* ФРАГМЕНТ ДОКУМЕНТА

_____

Есть и косвенные результаты вовлечения ЕС в региональную безопасность и стабильность, напрямую не касающиеся посреднической роли Брюсселя, но в той или иной степени влияющие на ситуацию вокруг конфликтов на Южном Кавказе. Например, это гуманитарные и экономические проекты Евросоюза, способствующие реабилитации беженцев, снижению уровня бедности и социальной напряженности, усилению гражданского контроля над вооруженными силами и силовыми структурами, строительству политической институтов и дальнейшей демократизации в государствах Южного Кавказа. Все это бесспорно влияет на снижение напряженности в конфликтных зонах, сказывается на внутренних ресурсах и выживаемости того или иного государства региона.
И, наконец, реализуемые ЕС масштабные проекты на уровне институтов гражданского общества создают некую новую «европеизированную» элиту в общественно-политических и журналистских кругах республик Южного Кавказа. Находясь в финансовой и институциональной зависимости от европейских проектов и грантов, представители этих кругов вынуждены хотя бы на пропагандистском уровне выступать с более конструктивных и миролюбивых позиций в вопросе урегулирования этнополитических конфликтов. Это снижает воинственную риторику в обществах сторон и повышает уровень толерантности, что также в какой-то мере способствует консервации и сохранению статус-кво в региональных конфликтах.
Вместо заключения: умеренный, но долговременный оптимизм «Восточного партнерства»?
Таким образом, можно констатировать, что хотя еще результаты вовлечения ЕС в конфликтное урегулирование не демонстрируют скорого и видимого успеха, тем не менее, в общих чертах политика Брюсселя способствует сохранению региональной стабильности и неустойчивого мира на Южном Кавказе. Вместе с тем надо признать, что в отличие от других внешних акторов, именно в силу большей идеологизированности и ценностных особенностей, политика ЕС в нашем регионе меньше страдает от приоритетов геополитики и издержек Real Politic, в отличие от США и России, да и региональных игроков меньшего масштаба – Турции и Ирана.
С другой стороны, ресурсы и возможности ЕС на Южном Кавказе также небезграничны. Это наглядно иллюстрируют весьма умеренные результаты ENP в 2004-2008 гг. и неясные перспективы полноценной реализации политики «Восточного партнерства». Очевидно, что на активность дальнейшего вовлечения ЕС на Южный Кавказ (как и в целом на постсоветское пространство) в настоящее время влияет целый комплекс ограничений. Это и мировой финансово-экономический кризис, и противодействие России, и снижение инерции активного желания вовлеченности ЕС (в первую очередь его восточноевропейских членов) в кавказскую политику после российско-грузинской войны, и консервация в среднесрочной перспективе процессов расширения НАТО, и внутренняя слабость ответственных за внешнюю политику европейских структур и институтов, и т.д.
Тем не менее, именно институциональная инерционность вовлечения ЕС в политические процессы дает надежду пусть и на весьма умеренный, но долговременный оптимизм в вопросах урегулирования региональных этнополитических конфликтов и сохранения стабильности и безопасности на Южном Кавказе. При этом многое будет зависеть от способности Европейского Союза сохранять беспристрастность и объективность в конфликтном урегулировании в регионе.

_____

(Сохранённые записи)
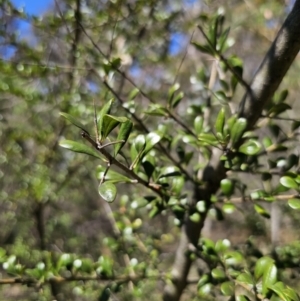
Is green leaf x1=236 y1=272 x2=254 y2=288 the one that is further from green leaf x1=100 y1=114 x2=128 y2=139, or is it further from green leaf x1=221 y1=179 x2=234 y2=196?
green leaf x1=100 y1=114 x2=128 y2=139

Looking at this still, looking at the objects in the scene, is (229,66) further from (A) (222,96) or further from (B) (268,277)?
(B) (268,277)

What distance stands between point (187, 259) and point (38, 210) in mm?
929

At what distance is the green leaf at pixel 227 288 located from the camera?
76 centimetres

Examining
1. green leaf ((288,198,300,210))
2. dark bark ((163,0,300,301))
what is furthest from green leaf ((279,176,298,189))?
dark bark ((163,0,300,301))

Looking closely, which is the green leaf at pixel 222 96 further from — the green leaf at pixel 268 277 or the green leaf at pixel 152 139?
→ the green leaf at pixel 268 277

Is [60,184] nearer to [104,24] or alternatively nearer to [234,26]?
[104,24]

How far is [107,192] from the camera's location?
1.86 feet

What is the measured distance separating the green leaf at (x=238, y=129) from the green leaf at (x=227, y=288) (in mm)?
268

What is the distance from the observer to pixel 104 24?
138cm

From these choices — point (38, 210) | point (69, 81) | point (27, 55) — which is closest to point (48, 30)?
point (27, 55)

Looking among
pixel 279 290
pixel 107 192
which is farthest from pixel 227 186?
pixel 107 192

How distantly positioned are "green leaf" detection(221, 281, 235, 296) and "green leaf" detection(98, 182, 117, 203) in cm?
33

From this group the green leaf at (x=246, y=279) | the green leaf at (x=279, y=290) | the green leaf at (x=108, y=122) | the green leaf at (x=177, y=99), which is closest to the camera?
the green leaf at (x=108, y=122)

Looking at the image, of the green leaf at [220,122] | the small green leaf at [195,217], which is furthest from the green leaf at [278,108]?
the small green leaf at [195,217]
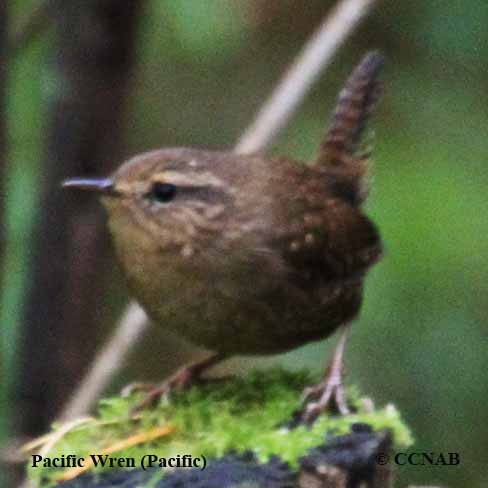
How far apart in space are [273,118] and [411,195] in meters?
0.85

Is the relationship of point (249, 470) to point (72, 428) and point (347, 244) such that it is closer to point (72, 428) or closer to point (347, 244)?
point (72, 428)

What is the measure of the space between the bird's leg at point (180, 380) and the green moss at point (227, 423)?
0.13 feet

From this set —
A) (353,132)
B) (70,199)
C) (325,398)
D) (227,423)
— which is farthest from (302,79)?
(227,423)

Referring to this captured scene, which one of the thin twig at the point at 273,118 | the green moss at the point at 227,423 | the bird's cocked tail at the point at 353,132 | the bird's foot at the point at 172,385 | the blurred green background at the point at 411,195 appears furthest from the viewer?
the blurred green background at the point at 411,195

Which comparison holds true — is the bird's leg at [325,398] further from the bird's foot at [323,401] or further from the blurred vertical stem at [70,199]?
the blurred vertical stem at [70,199]

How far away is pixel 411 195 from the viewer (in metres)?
4.48

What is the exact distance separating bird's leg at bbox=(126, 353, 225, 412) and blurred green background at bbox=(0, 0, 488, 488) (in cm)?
89

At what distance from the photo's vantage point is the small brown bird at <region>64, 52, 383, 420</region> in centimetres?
312

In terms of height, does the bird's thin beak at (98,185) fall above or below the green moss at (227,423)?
above

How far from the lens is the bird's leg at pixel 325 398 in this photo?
2828mm

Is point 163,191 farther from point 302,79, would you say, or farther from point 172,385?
point 302,79

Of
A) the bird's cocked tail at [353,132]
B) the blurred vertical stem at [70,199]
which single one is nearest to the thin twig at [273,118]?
the bird's cocked tail at [353,132]

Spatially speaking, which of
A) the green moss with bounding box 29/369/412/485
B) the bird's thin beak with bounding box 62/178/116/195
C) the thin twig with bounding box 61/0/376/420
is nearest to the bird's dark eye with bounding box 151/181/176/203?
the bird's thin beak with bounding box 62/178/116/195

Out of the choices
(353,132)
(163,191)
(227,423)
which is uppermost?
(353,132)
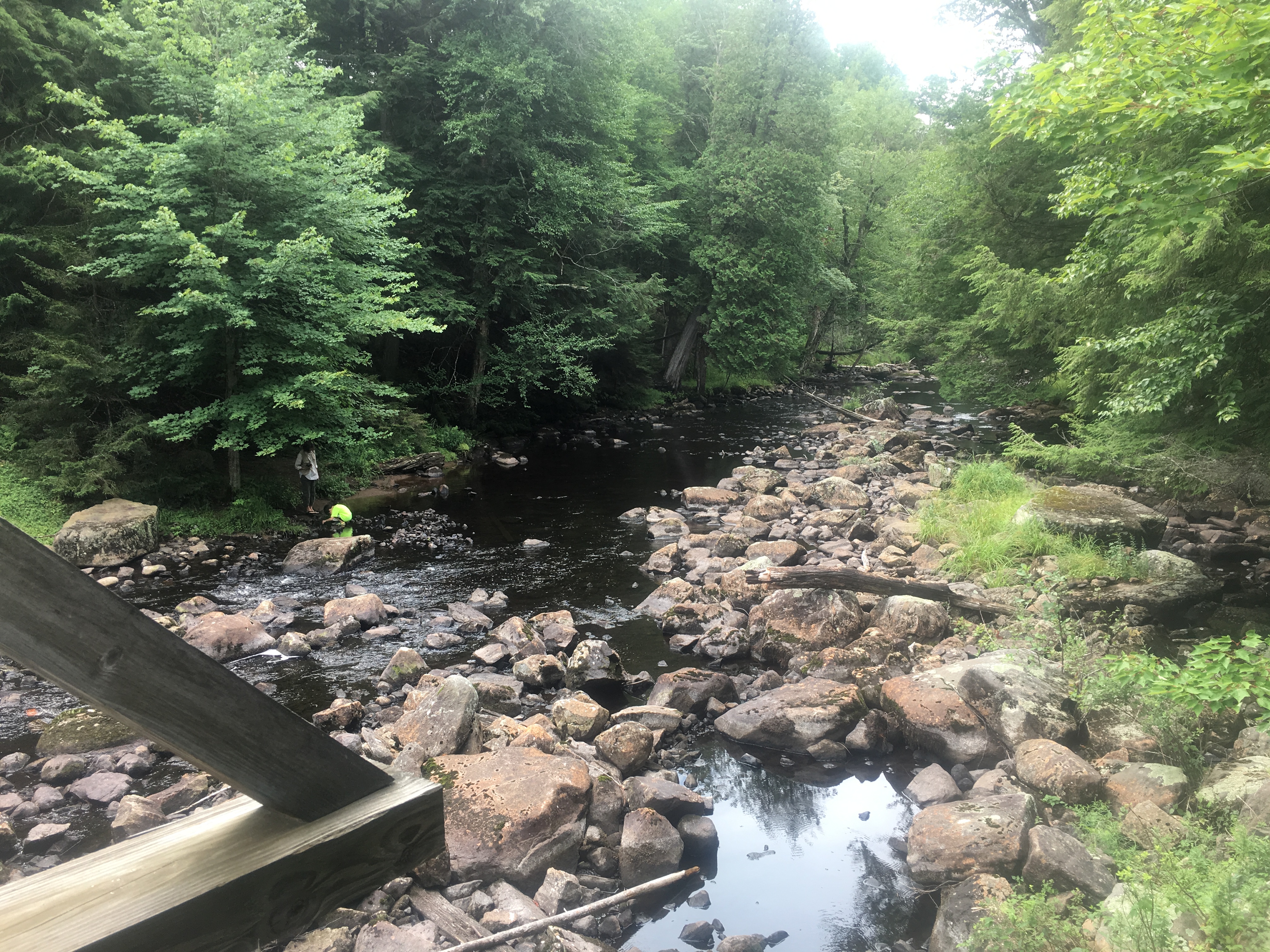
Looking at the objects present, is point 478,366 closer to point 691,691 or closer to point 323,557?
point 323,557

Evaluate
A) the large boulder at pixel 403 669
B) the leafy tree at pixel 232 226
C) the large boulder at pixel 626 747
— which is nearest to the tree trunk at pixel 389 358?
the leafy tree at pixel 232 226

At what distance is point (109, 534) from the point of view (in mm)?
10555

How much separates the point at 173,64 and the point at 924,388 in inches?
1193

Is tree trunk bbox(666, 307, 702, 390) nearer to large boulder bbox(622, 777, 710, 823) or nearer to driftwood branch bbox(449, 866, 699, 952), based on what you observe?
large boulder bbox(622, 777, 710, 823)

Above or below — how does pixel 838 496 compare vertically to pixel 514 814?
above

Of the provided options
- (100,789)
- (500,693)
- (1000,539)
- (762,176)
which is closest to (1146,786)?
(500,693)

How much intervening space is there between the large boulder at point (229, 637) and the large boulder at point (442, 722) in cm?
291

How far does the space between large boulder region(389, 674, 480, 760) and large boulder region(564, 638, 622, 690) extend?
1.54 m

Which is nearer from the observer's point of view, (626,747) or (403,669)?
(626,747)

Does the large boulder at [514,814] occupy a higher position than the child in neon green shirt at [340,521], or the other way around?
the large boulder at [514,814]

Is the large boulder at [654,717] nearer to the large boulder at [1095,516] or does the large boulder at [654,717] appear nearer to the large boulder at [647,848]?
the large boulder at [647,848]

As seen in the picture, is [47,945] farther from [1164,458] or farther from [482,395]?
[482,395]

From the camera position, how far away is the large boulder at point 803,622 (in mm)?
7762

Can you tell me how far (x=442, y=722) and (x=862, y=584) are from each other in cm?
505
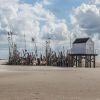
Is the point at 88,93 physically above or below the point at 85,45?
below

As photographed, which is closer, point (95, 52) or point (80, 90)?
point (80, 90)

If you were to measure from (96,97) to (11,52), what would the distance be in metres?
42.4

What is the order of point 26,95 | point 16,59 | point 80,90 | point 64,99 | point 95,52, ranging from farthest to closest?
point 95,52 → point 16,59 → point 80,90 → point 26,95 → point 64,99

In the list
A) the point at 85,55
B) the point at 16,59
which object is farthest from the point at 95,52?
the point at 16,59

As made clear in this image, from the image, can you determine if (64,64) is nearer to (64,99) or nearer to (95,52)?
(95,52)

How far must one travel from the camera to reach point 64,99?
14883mm

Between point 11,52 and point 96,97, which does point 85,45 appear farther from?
point 96,97

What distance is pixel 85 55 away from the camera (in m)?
58.6

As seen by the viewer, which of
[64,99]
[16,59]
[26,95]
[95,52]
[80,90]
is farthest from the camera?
[95,52]

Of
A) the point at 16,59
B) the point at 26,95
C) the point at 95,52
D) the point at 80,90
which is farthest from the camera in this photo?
the point at 95,52

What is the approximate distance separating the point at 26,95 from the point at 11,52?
1633 inches

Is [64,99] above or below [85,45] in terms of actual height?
below

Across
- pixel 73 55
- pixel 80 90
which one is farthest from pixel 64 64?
pixel 80 90

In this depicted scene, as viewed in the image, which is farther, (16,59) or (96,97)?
(16,59)
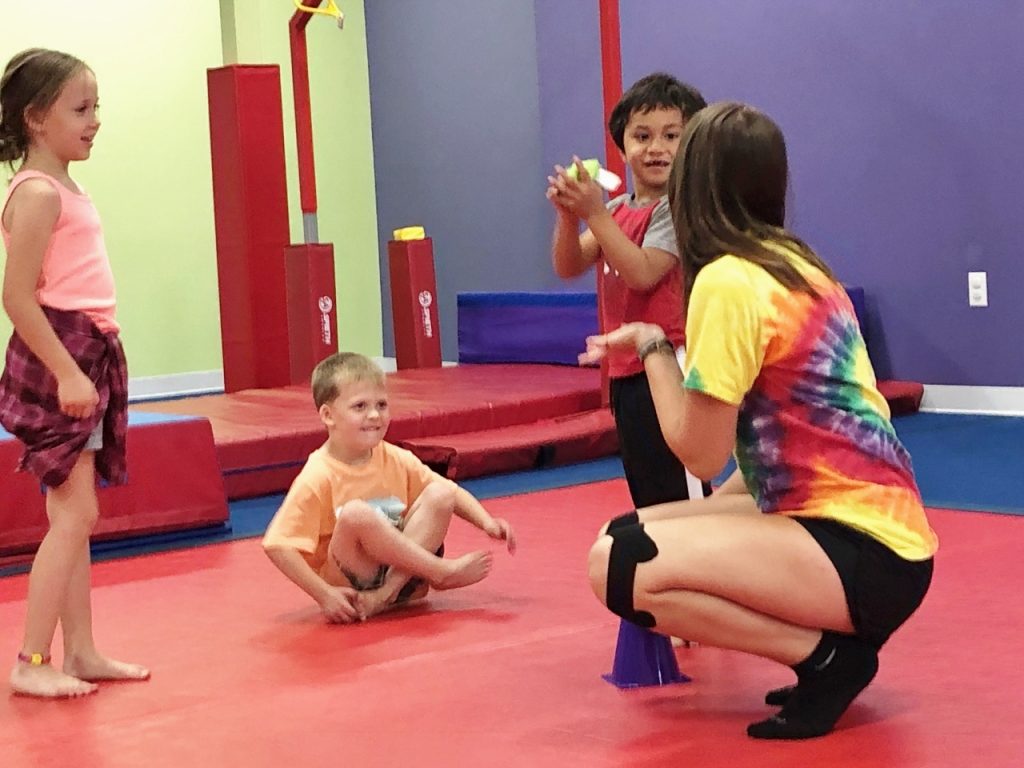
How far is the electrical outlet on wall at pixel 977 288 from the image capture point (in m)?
6.50

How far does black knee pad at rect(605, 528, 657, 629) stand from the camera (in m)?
2.54

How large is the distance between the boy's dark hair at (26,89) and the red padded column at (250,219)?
4481mm

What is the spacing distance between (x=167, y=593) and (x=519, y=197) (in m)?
5.02

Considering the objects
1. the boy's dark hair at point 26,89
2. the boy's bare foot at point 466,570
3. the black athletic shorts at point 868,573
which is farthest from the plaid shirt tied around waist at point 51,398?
the black athletic shorts at point 868,573

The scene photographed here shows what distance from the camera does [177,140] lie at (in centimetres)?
909

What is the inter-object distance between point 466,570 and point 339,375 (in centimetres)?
51

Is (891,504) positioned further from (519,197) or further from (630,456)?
(519,197)

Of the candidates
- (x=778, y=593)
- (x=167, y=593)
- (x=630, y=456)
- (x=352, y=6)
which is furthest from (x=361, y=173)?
(x=778, y=593)

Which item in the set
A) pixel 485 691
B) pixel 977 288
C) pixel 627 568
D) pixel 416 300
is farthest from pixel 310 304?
pixel 627 568

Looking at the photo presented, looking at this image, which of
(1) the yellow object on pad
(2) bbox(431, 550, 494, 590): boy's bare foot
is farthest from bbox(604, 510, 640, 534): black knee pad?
(1) the yellow object on pad

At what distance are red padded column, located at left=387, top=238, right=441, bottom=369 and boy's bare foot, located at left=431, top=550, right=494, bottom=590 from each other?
443 centimetres

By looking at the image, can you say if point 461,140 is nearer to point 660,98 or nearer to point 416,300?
point 416,300

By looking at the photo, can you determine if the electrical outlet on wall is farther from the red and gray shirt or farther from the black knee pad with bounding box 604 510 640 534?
the black knee pad with bounding box 604 510 640 534

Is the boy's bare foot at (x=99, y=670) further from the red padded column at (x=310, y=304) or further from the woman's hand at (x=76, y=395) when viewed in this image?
the red padded column at (x=310, y=304)
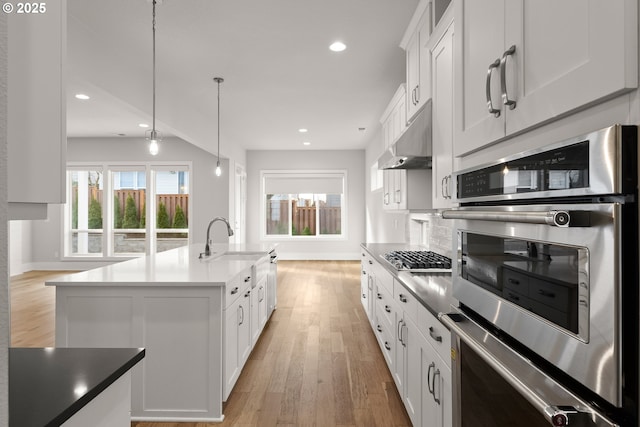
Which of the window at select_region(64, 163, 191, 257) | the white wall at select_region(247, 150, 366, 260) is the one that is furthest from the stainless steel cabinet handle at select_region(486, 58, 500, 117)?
the white wall at select_region(247, 150, 366, 260)

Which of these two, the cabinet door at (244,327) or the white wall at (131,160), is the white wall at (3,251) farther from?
the white wall at (131,160)

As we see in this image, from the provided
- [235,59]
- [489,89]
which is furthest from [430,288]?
[235,59]

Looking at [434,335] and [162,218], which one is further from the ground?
[162,218]

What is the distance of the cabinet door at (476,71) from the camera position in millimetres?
1031

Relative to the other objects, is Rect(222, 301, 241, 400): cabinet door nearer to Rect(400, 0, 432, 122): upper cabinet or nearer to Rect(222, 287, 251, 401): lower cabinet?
Rect(222, 287, 251, 401): lower cabinet

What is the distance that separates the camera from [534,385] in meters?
0.73

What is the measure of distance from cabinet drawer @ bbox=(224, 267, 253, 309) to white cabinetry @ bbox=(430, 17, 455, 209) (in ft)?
4.65

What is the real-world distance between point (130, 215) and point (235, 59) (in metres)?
5.28

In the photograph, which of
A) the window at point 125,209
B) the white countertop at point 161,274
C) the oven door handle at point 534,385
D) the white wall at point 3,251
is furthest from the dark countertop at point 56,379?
the window at point 125,209

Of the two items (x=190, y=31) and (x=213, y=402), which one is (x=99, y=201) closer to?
(x=190, y=31)

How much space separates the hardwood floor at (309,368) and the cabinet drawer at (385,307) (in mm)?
391

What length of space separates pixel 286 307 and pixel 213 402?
270 centimetres

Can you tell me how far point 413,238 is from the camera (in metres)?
4.52

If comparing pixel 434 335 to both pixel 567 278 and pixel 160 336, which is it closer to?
pixel 567 278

_____

* ОПИСАНИЕ ЗАДАНИЯ
Верните без изменений отрывок из текста о политике ЕС на Южном Кавказе: от слов «С другой стороны, ресурсы» до слов «институтов, и т.д.» включительно. Опирайтесь только на текст.

* ОТВЕТ
С другой стороны, ресурсы и возможности ЕС на Южном Кавказе также небезграничны. Это наглядно иллюстрируют весьма умеренные результаты ENP в 2004-2008 гг. и неясные перспективы полноценной реализации политики «Восточного партнерства». Очевидно, что на активность дальнейшего вовлечения ЕС на Южный Кавказ (как и в целом на постсоветское пространство) в настоящее время влияет целый комплекс ограничений. Это и мировой финансово-экономический кризис, и противодействие России, и снижение инерции активного желания вовлеченности ЕС (в первую очередь его восточноевропейских членов) в кавказскую политику после российско-грузинской войны, и консервация в среднесрочной перспективе процессов расширения НАТО, и внутренняя слабость ответственных за внешнюю политику европейских структур и институтов, и т.д.